**Task set:**
1. From the passage on basalt supply for enhanced weathering, list every numerical range it gives, each with the quantity it describes.
2. Continue the passage on basalt supply for enhanced weathering from the point where it ends.

**Source excerpt:**
====

The CH4, N2O and net energy-related CO2 emissions calculated from GET7.1 are transferred to ACC2 for temperature calculations. The temperature calculations also use exogenous non-energy and other greenhouse gases and pollutants emissions, which are assumed to follow SSP1-1.9 and SSP1-2.6 for the 1.5°C and 2°C target cases, respectively. In ACC2, a box model represents oceanic and terrestrial carbon cycles. The ocean CO2 uptake is represented by a four-layer box model, the uppermost representing the atmosphere and ocean mixed layer and the others the ocean’s inorganic carbon storage capacity, and the land CO2 uptake model consists of four reservoirs connected with the atmosphere. The atmospheric concentrations of greenhouse gases respond dynamically to their emissions and removals e.g. chemical sinks. The resulting radiative forcing is an input to a heat diffusion model, which further calculates the global temperature. The temperature change in turn affects the carbon cycle through soil respiration and ocean-atmosphere carbon flux. ACC2 is comprehensively described in ref27.
Enhanced weathering module: Basalt supply
The enhanced weathering module has two main components: the basalt dust supply and the biogeochemical module calculating the removal rate of CO2. The costs and energy requirements of basalt supply are integrated in GET. We followed ref.14 for the parameterisation of the extraction, grinding and tractor application costs. The electricity for grinding basalt is 0.2 EJ/Gt (central value) and ranges from 0.02 to 0.6 EJ/Gt in the uncertainty analysis. Tractors used to spread basalt in agricultural fields and mining machinery were assumed to use petroleum products 49. The energy requirements of transport from mines to application areas are based on ref.9 and increase the energy demand in each transport subsector (road, train or water freight). Transport modes are substitutable but an assumed minimum share (70–90%) must be transported on the road. The transport distance for basalt applied on croplands follows ref.14, the mean distance for the basalt applied on forest areas ranges from 350 to 550 km. It was estimated by comparing a map of basalt resources52, airports and suitable application sites (see SI.1). A share of the basalt spread on forests is assumed to be applied with aircrafts (70%-90%), since 80% of the global surface is more than 1 km away from the nearest road53. This share can be expected to decline in the future, with the expansion of new roads53. On the other hand, applying basalt on forests by means of land transport can be challenging, even when a road is available. This share depends on the development of roads and on the share of forests that tractors can penetrate. Aerial application is likely to be more expensive and energy intensive than land-based alternatives. If the share of aircraft use were lower, the energy consumption would also be lower, and basalt application could become higher in a cost-optimisation model. Assuming a large part of aerial spraying is therefore pessimistic as far as costs are concerned.

====

**Material supplied:**
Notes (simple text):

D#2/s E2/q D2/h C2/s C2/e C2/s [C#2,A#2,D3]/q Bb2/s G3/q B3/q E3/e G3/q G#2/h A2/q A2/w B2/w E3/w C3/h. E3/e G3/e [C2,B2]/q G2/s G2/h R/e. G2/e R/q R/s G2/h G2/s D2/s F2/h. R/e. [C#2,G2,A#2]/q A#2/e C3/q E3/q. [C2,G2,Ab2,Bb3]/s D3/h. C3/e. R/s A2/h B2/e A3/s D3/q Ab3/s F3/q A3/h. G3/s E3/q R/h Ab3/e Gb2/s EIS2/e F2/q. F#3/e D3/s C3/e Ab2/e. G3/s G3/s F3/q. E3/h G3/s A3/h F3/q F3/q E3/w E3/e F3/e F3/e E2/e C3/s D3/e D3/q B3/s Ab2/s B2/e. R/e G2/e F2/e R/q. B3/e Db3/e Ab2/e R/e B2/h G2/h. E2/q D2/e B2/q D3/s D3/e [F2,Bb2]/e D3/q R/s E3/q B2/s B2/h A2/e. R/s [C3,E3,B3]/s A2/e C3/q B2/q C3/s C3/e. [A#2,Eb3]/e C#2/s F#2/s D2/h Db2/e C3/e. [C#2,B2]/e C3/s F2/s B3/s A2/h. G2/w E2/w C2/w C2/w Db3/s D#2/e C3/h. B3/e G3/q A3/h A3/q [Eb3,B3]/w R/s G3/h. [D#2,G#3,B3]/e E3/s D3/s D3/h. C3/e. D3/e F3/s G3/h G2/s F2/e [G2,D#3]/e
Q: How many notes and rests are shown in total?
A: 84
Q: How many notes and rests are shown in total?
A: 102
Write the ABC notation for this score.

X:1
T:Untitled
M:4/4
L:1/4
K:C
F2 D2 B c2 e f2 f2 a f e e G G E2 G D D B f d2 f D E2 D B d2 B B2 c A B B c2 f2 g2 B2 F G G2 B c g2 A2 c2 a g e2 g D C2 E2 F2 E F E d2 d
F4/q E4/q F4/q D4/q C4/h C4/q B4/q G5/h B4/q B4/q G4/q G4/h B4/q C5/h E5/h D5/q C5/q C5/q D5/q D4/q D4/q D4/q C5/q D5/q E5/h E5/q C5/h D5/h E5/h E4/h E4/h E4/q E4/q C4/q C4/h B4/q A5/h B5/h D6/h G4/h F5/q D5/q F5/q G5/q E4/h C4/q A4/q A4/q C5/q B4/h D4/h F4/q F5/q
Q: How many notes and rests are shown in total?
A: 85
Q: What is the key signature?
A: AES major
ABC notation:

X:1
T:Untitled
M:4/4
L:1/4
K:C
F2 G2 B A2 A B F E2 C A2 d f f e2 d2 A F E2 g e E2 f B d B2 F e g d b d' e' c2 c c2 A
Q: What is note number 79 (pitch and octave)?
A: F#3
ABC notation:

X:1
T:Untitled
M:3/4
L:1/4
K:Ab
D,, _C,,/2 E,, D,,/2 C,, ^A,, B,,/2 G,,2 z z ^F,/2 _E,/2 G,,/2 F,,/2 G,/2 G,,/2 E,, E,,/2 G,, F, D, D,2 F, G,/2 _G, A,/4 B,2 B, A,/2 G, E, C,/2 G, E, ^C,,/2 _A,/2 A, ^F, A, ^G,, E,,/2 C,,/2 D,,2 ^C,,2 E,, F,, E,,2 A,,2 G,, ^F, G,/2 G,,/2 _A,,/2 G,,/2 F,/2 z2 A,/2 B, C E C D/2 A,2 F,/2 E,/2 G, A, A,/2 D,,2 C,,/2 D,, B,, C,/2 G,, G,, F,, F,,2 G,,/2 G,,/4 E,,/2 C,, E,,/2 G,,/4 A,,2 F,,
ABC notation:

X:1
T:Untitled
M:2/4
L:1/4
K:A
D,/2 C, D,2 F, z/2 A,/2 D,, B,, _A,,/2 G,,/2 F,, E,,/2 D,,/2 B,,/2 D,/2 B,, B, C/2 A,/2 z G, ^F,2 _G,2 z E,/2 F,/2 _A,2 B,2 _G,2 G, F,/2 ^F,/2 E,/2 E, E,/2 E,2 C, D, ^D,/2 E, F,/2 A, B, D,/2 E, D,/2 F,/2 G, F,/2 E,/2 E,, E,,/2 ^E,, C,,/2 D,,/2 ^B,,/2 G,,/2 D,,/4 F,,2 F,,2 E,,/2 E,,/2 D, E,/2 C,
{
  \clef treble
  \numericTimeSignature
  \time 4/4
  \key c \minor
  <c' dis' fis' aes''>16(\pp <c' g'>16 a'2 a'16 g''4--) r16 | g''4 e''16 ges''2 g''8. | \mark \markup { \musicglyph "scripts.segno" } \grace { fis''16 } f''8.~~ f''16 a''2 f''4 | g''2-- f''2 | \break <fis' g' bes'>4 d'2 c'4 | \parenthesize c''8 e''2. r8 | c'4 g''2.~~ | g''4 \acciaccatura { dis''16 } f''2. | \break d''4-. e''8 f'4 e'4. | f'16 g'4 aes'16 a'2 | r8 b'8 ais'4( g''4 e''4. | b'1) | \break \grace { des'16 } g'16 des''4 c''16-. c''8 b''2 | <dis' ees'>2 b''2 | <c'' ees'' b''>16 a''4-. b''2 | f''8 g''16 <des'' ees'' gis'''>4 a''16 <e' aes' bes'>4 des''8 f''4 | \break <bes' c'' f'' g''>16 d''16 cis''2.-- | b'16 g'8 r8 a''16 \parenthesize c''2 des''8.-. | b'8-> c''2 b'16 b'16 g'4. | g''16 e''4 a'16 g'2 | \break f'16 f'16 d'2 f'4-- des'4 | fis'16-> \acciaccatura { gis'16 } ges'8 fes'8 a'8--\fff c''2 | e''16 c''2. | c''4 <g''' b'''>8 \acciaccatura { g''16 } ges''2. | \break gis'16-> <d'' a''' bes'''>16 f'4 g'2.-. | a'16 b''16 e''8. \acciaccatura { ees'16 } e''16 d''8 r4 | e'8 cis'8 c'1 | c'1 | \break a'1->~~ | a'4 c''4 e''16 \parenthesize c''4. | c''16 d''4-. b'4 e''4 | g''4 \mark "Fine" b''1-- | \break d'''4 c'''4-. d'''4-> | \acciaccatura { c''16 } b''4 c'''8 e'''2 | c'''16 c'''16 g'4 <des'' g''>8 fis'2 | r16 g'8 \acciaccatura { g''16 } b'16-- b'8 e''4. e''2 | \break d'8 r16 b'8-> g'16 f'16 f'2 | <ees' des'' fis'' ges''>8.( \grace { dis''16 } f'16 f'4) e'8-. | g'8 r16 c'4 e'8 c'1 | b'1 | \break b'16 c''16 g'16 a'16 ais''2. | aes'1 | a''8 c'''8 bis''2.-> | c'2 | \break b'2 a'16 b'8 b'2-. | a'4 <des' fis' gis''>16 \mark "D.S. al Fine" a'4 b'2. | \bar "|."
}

====

**Results for the exercise:**
1.
- Electricity for grinding basalt in the uncertainty analysis: 0.02 to 0.6 EJ/Gt
- Minimum share of basalt that must be transported on the road: 70–90%
- Mean transport distance for basalt applied on forest areas: 350 to 550 km
- Share of basalt spread on forests that is applied with aircraft: 70%–90%

2.
Enhanced weathering module: Airborne basalt application
We considered that small agricultural aeroplanes such as the AirTractor 802 (AT802), which can be equipped with a dust spreader, could be used to spread basalt dust. This kind of aircraft is commonly used to spread limestone54–56 although issues with rock discharge have been reported, due to the wide range of the particle size distribution54. Details of rock dust discharge are beyond the scope of this analysis, and more research would be needed on how to spread large quantities of basalt dust by air. An AT802 burns 330 litres of kerosene per hour, flies at 306 km/h, can carry 4.3t of rocks (we assume that rock dust can be spread without mixing it with water) and costs USD 1.8 million. Using an open-source map of airports, we estimate that the mean distance per flight ranges between 160 and 240 km. If one adds 10 minutes for spreading and landing operations, the average flight should last between 41 and 57 minutes. This represents an energy use of 1.8 to 2.5GJ/trock. Assuming 20 minutes of ground operations per flight, 10 hours of use per day, five days out of seven, the capacity cost for spreading one ton per year is 170–214$. We do not consider the non-CO2 climate effect of aerial application57, nor those of diesel combustion58.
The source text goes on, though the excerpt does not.